There’s not really much going on for me right now. My daughter is at school and she’s doing well, my husband just got a new job which will hopefully make him happier and more fulfilled, my son is just a normal, happy baby boy. But me? What am I doing? I have no idea.
I spend practically every day indoors doing nothing (except for the school run). I exercise in the morning which makes me feel good about myself, but other than that I feel like I’m pretty much a failure. My house is a mess but I don’t tidy or clean it. I’m not doing anything with my life. I just read or do something on my phone or watch something. I don’t do anything.
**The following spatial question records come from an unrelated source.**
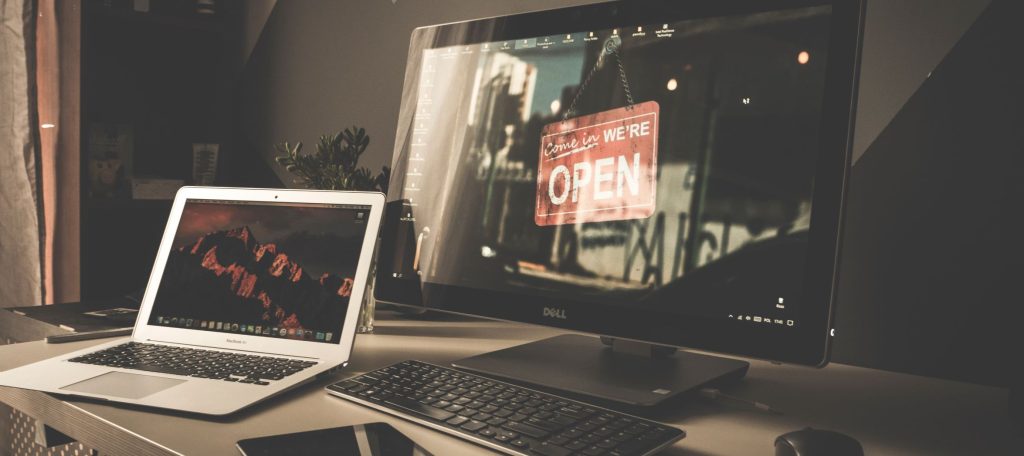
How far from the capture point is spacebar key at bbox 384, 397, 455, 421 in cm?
74

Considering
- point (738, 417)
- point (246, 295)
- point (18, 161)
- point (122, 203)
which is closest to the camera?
point (738, 417)

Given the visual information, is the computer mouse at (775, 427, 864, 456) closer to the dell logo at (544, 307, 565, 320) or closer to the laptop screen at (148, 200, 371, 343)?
the dell logo at (544, 307, 565, 320)

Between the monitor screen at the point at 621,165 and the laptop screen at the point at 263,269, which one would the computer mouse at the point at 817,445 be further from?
the laptop screen at the point at 263,269

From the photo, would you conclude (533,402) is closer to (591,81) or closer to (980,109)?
(591,81)

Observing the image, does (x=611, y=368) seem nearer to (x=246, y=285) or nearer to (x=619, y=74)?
(x=619, y=74)

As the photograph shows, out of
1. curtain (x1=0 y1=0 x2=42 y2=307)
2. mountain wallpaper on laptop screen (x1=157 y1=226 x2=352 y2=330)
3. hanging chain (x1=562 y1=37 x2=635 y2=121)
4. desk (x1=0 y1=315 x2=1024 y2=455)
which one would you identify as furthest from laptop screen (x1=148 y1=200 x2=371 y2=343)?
curtain (x1=0 y1=0 x2=42 y2=307)

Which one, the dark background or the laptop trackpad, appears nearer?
the laptop trackpad

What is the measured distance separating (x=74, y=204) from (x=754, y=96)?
5.69 feet

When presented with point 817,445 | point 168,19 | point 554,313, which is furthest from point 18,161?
point 817,445

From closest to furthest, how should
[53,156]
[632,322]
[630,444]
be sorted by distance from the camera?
1. [630,444]
2. [632,322]
3. [53,156]

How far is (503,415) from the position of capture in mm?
728

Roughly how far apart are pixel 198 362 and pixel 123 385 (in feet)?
0.36

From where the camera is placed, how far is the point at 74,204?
1.90 meters

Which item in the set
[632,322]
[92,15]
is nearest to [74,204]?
[92,15]
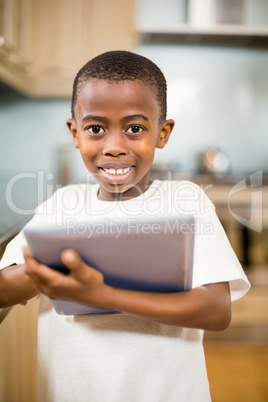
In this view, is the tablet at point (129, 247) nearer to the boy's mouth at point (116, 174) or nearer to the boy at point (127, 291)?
the boy at point (127, 291)

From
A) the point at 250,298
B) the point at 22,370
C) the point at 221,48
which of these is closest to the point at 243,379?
the point at 250,298

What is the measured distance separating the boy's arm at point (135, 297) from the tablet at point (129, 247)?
0.01m

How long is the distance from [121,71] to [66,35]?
5.18 ft

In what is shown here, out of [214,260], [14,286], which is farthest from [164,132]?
[14,286]

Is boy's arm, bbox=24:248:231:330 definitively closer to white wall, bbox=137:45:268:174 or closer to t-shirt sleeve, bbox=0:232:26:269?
t-shirt sleeve, bbox=0:232:26:269

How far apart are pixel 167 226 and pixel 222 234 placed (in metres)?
0.16

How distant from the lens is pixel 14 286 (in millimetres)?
591

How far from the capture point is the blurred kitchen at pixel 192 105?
1.84m

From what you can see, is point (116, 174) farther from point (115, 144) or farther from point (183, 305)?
point (183, 305)

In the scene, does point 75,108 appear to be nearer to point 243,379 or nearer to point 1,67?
point 1,67

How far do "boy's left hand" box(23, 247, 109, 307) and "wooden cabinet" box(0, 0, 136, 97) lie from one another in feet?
4.94

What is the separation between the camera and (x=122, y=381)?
1.99 feet

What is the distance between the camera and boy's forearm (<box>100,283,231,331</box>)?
505 mm

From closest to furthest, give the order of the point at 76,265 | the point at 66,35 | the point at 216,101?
the point at 76,265, the point at 66,35, the point at 216,101
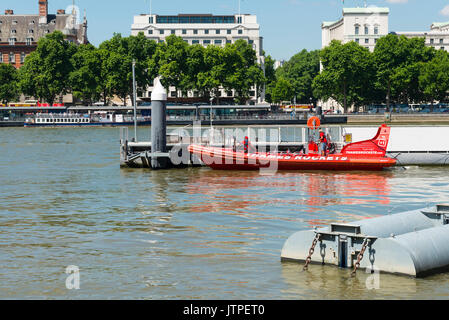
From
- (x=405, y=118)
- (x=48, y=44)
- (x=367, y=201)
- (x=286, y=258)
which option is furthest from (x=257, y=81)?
(x=286, y=258)

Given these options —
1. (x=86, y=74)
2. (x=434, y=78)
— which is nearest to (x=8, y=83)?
A: (x=86, y=74)

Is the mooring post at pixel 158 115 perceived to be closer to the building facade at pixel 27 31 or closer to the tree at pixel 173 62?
the tree at pixel 173 62

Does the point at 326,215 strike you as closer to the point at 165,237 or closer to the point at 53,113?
the point at 165,237

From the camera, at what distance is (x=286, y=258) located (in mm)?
18812

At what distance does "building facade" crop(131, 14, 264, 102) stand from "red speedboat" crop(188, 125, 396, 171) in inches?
5895

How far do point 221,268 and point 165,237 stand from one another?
4.85 m

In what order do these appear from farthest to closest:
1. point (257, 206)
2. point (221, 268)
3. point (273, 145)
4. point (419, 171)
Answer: point (273, 145)
point (419, 171)
point (257, 206)
point (221, 268)

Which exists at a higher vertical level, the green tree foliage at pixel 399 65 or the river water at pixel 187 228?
the green tree foliage at pixel 399 65

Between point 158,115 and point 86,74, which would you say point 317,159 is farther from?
point 86,74

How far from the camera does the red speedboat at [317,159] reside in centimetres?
4597

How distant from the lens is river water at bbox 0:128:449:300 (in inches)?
662

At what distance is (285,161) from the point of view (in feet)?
153

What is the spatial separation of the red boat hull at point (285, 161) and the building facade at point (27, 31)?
15382cm

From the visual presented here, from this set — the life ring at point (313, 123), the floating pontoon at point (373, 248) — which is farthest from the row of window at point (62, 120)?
the floating pontoon at point (373, 248)
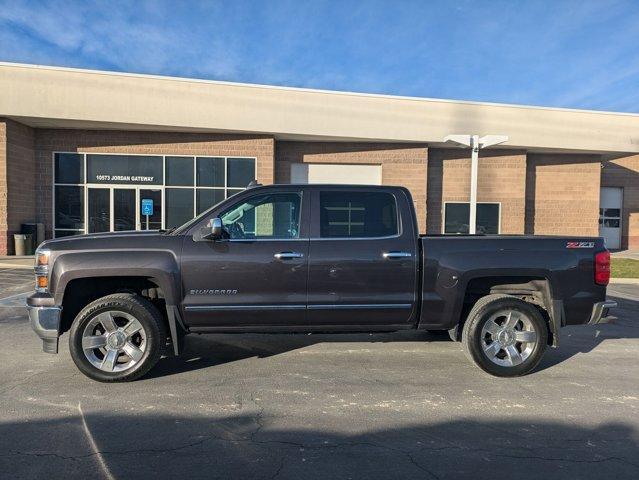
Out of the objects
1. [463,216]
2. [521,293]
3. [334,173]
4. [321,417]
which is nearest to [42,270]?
[321,417]

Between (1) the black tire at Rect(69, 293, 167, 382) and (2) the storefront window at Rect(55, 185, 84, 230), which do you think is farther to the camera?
(2) the storefront window at Rect(55, 185, 84, 230)

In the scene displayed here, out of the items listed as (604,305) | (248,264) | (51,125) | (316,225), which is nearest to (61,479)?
(248,264)

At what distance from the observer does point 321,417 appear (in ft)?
13.0

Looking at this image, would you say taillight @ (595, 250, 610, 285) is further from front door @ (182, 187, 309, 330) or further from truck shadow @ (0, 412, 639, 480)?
front door @ (182, 187, 309, 330)

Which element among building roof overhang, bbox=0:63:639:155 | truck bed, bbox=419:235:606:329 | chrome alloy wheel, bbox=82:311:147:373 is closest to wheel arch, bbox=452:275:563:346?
truck bed, bbox=419:235:606:329

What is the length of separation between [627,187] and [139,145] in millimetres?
23160

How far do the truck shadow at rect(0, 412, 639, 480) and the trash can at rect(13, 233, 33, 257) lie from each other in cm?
1460

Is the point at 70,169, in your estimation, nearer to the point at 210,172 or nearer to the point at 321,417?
the point at 210,172

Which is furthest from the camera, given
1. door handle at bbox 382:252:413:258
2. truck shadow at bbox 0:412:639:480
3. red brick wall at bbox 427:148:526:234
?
red brick wall at bbox 427:148:526:234

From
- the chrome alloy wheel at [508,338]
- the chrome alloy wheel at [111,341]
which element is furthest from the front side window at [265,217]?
the chrome alloy wheel at [508,338]

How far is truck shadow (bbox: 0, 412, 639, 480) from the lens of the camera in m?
3.12

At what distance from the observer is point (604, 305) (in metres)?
5.10

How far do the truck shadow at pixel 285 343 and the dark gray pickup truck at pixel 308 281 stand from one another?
59 cm

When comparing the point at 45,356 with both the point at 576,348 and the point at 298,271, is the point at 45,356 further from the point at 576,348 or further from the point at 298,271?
the point at 576,348
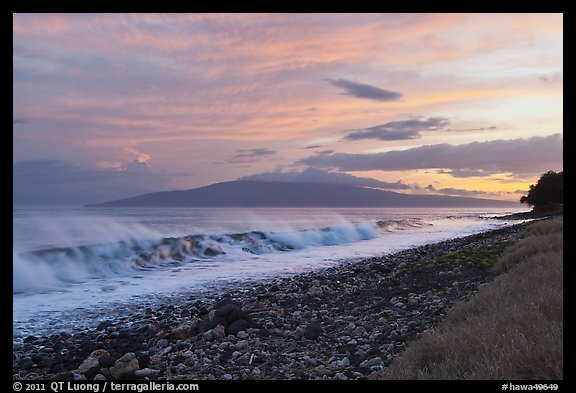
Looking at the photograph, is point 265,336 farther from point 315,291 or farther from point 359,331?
point 315,291

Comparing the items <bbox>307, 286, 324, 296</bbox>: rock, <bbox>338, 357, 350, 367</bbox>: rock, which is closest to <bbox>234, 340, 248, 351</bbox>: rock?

I don’t know what I want to do. But I know that my life isn’t really fulfilling me. Getting through one day at a time is such an achievement in my eyes that time just slides by without my noticing. I’m getting older without achieving anything. I’m stuck. I’m no closer to what I want to do with the rest of my life than I was years ago.
I raise my children. That’s it.
I used to think motherhood would fulfil me. I always told myself I’d be a stay-at-home-mum because I didn’t want to miss my children’s childhood. I always used to think I’d regret it if I missed those special formative years. But now I don’t know.
I just feel like I’m stuck. I’m not miserable, but I’m not fulfilled either. Maybe it’s wishful thinking to desire satisfaction from life? Maybe not being miserable is enough and it would be arrogant to expect more. I don’t know.